Mifflin told Dr Oz that when they looked into Purk further, they found an extensive criminal history that included arrests for at least 10 burglaries of homes and vehicles. He also shared that Purk went by the moniker of "the ninja burglar" for his weird propensity to dress up while committing the crime.

"He liked to dress up as a ninja when he would go in these people's homes, he even watched one woman sleep while he was going through her purse in her bedroom, that was very strange. But he was self-professed, he thought of himself as a ninja," Mifflin said. 

Metcalf said Purk had been a weird one since school (Provided)

Margaret's brother, Mike Metcalf, also appeared on the show and said Purk had always been a bit of a weird one and that he and sister had married in secret without the family's knowledge.

"Scott and I went to school together," Metcalf revealed. "So there had been different things he had done all through high school, they were just very odd. My mom had even tried to talk her out of it, offered her money, just get away from him. Unfortunately, Meg wouldn't listen. There was nothing they could do. We ended up about a week after they got married, that's when we found out they were married."

The brutal details of Margaret's murder were further laid bare in a 2015 trial, where it was revealed that Purk had killed her by putting his knee against the back of her head and yanking a belt he had wrapped around her neck until she died.

He then put a rope around her chest and dragged her to the spot where police found her, an overhang, where Purk claimed she had hung herself.

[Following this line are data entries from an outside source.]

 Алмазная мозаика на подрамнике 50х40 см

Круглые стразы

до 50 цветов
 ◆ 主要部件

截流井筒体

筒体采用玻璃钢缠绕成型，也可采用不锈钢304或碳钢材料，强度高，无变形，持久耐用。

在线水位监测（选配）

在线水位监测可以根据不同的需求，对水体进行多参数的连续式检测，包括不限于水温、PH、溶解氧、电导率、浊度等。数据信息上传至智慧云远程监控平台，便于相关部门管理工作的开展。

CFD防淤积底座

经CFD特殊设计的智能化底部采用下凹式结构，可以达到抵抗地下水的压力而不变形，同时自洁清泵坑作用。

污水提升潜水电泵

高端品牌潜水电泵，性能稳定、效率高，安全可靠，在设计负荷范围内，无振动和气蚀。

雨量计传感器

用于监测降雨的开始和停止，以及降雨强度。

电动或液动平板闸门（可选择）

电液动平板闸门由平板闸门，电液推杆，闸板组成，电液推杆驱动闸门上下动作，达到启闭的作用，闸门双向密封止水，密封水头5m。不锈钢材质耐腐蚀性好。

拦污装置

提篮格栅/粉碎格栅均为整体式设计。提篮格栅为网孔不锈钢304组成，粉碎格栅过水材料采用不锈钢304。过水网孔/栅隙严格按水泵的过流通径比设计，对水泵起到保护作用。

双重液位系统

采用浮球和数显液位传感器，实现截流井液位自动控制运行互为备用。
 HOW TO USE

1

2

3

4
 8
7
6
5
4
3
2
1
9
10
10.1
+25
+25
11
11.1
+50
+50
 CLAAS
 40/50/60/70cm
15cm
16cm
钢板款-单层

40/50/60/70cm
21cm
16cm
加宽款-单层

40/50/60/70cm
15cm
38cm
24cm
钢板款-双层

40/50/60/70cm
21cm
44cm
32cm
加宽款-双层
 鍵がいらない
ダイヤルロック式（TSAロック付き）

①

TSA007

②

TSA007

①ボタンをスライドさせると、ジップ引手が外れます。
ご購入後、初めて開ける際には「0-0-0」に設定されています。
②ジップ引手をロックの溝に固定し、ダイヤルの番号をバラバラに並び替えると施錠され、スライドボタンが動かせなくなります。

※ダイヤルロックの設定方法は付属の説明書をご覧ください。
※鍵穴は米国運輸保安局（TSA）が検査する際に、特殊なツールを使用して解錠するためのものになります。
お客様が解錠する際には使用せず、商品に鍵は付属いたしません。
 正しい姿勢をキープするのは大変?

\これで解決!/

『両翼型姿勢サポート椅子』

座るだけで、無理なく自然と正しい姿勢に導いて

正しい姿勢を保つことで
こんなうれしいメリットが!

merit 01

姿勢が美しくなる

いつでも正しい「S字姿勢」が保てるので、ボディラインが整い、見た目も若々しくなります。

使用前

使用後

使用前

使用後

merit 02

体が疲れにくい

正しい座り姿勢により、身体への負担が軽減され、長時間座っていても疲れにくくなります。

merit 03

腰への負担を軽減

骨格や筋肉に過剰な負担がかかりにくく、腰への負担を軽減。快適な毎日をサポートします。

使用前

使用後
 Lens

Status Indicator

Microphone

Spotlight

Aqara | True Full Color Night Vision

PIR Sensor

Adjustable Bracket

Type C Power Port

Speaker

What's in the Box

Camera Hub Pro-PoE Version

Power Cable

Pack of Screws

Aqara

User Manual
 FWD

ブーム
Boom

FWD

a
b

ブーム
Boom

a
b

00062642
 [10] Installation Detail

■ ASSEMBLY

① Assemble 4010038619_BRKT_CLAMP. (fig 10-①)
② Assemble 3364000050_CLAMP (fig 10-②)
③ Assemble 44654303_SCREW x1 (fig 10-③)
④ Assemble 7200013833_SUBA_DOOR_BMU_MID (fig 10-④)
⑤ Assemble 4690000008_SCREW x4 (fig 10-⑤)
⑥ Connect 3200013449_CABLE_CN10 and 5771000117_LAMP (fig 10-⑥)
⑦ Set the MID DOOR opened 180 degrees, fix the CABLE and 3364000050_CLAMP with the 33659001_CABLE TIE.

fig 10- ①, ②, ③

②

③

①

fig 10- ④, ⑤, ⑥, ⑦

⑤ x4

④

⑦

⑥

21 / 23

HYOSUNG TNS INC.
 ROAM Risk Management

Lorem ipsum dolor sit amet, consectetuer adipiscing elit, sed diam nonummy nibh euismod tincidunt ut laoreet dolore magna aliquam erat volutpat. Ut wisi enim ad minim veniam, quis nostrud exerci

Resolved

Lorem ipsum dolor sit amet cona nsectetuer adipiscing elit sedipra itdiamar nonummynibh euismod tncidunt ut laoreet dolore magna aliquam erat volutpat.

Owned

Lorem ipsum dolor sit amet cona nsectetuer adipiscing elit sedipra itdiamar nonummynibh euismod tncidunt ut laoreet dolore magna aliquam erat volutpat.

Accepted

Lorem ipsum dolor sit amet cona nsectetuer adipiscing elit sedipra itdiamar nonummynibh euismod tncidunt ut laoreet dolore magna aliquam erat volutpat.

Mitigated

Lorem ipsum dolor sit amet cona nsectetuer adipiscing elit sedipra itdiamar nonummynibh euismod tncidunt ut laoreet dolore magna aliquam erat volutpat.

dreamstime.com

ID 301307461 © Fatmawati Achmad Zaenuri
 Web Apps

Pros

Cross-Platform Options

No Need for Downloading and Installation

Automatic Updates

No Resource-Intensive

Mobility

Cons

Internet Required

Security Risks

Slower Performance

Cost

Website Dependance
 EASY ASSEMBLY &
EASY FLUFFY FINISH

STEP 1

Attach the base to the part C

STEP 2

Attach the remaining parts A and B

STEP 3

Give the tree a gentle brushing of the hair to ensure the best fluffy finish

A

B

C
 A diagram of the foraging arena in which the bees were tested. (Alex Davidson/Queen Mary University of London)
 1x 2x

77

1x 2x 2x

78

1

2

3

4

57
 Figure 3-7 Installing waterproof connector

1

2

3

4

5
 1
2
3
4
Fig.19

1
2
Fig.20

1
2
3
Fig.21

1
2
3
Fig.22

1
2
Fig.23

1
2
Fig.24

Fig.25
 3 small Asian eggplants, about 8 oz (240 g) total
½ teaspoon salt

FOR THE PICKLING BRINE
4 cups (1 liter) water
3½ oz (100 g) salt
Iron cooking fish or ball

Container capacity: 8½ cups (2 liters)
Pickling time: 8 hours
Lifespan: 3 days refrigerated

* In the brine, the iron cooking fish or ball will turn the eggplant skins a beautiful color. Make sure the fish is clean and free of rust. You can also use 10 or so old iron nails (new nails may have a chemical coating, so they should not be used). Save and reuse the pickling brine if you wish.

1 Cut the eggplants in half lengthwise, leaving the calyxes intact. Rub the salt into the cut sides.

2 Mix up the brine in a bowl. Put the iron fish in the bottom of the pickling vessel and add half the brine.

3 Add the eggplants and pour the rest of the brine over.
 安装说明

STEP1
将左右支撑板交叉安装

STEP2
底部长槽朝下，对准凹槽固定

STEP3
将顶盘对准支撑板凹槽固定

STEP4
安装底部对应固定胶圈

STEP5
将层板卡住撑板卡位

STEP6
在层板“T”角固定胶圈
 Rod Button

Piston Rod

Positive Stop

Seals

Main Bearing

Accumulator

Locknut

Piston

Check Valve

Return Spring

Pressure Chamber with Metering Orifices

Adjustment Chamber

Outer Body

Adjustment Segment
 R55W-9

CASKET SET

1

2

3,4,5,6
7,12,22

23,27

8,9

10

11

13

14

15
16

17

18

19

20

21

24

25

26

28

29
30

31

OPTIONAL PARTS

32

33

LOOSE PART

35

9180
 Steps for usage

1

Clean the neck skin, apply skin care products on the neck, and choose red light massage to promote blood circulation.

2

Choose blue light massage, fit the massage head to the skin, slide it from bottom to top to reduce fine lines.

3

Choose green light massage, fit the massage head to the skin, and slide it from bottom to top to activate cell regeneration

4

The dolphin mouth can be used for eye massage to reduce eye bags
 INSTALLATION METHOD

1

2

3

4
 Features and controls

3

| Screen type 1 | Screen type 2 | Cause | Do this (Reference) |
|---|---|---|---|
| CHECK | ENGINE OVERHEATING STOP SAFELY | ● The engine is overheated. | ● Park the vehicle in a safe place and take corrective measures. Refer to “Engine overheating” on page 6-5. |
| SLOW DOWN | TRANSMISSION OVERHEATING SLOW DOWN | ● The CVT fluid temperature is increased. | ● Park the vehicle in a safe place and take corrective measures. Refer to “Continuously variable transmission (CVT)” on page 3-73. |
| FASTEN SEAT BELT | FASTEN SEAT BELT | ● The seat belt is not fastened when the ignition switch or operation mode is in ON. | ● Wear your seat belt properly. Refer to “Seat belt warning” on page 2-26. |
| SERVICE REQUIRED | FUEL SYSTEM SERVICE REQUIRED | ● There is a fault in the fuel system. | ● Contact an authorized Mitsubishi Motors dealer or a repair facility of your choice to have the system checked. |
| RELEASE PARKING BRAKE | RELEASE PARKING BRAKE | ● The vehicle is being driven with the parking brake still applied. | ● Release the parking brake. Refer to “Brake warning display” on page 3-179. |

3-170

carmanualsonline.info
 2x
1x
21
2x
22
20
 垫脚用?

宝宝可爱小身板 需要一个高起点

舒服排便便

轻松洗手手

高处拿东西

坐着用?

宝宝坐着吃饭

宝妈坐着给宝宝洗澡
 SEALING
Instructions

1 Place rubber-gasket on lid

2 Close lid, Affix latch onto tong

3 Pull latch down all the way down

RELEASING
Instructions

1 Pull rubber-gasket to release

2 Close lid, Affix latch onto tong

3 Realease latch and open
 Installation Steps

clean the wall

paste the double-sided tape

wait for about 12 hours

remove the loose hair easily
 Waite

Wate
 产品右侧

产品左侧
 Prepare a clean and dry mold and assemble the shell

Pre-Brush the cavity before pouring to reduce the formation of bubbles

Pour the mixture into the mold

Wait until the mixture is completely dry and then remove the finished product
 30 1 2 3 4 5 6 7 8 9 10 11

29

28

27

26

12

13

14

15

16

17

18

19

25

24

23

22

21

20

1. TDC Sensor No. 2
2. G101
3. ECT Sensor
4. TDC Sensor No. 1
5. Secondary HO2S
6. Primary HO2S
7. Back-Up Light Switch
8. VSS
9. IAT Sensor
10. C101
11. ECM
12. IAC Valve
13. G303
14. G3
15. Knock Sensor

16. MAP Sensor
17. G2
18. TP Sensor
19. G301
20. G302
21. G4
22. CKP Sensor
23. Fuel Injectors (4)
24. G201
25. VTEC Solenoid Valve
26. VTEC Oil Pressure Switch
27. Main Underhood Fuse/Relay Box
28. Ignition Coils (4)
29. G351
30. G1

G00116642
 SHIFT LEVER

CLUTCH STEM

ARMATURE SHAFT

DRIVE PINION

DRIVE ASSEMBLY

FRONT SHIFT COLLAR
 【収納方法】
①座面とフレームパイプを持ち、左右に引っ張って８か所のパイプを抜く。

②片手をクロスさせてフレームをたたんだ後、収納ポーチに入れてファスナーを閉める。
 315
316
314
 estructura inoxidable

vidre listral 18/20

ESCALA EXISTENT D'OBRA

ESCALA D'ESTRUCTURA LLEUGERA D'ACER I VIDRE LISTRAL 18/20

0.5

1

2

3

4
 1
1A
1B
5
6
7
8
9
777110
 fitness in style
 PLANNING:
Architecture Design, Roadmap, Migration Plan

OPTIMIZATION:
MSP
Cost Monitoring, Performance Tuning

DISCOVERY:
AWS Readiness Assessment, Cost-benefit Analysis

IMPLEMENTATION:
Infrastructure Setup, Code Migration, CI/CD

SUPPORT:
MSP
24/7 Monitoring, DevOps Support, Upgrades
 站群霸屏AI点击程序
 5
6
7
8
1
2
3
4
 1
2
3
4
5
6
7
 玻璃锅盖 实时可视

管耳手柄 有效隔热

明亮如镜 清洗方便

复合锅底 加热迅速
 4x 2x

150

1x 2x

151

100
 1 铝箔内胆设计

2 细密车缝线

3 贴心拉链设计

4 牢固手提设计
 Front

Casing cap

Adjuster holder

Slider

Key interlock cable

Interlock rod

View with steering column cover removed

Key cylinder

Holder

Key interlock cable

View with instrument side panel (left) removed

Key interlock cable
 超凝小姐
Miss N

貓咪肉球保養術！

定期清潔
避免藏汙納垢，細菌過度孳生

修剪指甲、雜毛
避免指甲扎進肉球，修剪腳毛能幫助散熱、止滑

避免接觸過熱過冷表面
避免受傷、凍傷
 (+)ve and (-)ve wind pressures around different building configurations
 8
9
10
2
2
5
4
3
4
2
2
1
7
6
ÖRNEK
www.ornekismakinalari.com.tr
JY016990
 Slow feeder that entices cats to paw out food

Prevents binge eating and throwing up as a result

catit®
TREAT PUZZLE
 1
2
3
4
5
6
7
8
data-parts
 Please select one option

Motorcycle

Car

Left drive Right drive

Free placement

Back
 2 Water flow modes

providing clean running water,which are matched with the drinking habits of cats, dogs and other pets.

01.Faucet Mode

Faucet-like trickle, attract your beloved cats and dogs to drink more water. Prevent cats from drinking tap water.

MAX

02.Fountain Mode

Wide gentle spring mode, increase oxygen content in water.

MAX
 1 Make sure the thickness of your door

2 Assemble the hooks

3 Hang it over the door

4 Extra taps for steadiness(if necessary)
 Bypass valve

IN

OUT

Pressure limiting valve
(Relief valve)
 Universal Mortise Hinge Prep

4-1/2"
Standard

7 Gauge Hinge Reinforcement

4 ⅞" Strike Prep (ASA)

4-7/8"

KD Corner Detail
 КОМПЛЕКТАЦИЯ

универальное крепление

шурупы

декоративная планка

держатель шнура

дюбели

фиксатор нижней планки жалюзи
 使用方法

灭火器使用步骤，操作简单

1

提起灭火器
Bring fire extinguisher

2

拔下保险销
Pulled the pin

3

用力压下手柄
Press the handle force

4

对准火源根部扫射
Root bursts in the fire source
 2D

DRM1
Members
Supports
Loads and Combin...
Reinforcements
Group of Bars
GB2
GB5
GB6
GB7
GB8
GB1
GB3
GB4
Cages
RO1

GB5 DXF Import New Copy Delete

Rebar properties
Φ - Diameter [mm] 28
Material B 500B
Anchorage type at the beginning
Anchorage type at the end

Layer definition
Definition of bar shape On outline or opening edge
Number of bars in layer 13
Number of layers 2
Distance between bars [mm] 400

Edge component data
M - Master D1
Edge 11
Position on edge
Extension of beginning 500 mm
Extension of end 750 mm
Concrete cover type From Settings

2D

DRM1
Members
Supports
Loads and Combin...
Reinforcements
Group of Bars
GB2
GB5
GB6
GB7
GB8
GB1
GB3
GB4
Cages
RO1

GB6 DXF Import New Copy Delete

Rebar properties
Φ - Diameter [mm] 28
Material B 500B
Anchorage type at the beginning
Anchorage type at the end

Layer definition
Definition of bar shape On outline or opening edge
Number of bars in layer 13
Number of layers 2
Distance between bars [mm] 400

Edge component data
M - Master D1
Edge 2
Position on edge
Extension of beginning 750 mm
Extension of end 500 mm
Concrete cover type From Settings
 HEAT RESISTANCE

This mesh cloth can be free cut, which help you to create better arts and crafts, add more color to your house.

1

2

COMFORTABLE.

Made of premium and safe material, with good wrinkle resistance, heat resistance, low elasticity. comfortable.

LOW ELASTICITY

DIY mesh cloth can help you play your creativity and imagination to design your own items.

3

When questioned about the marks, he said it was made by a bra.

Purk, at the time, was already serving a 28-year sentence after he pleaded guilty to charges of attempted aggravated murder, aggravated arson, insurance fraud, disrupting public services, and child endangerment in 2013 in connection to the Stow arsons.

The jury of eight men and four women eventually found him guilty of murder and felony tampering with evidence in Margaret's death, following which he was sentenced to life in prison.